この本の題名は「試験は暗記が九割」とたいへん直截的なものでして、その理由は
氏の受けてきた理解重視の教育についての旗幟を鮮明にしたものといえましょう。
この本に於ける要約すべき事柄は以下の三つとなります。
1 試験は暗記すれば合格できる
2 暗記の技法
3 試験前までにしておくべき体調及び日程の管理
2,3については読者がそれぞれ取捨選択して
身につければよいものです。
やはり一番の主張は1 試験は暗記すれば合格できる でしょう。
つまり、試験とは暗記でほぼ終わるものだということです。
理解していたとしても、試験時に記憶して、すぐに引きずりだし、試験用紙を埋めることができなければ合格はできない。この当然のことを誰もが意識しなければ
合格は覚束ないだろう、と著者はいいたいのです。
考えてみればわかることで、試験は試験時間が決まっており‐六〇分から一二〇分ぐらいが大凡ですが‐その間に問題を解かなければなりません。
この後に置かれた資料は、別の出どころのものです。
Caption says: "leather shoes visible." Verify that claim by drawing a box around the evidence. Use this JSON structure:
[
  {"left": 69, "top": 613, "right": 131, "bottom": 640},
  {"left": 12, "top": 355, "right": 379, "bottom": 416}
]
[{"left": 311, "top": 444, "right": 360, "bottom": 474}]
もし、あなたが暗記できていないとすると、まず時間以内に問題が解きおわることはないでしょう。なぜならば、試験作成者は暗記して解くことを想定しているからです。
それを考慮した上での、試験時間なのです。
いってしまえば、考えて解くことなど誰も求めていない。今まで学校や参考書などで
勉強してきたことを素直に吐き出すことが受験者には求められているのです。
ここにもし、「考えれば解けるのではないか、理解してさえいれば」という考えがちらついた人、あなたは試験に落ちます。
例えば、日本史で必ず習い、問題にも出る年号を思い出しましょう。
鎌倉幕府の成立といえば私の頃は1192年でした。「いいくにつくろう鎌倉幕府」
で覚えていたわけです。今だと、六つほど候補があるようですが、しかし当時は1192年が正解だったのです。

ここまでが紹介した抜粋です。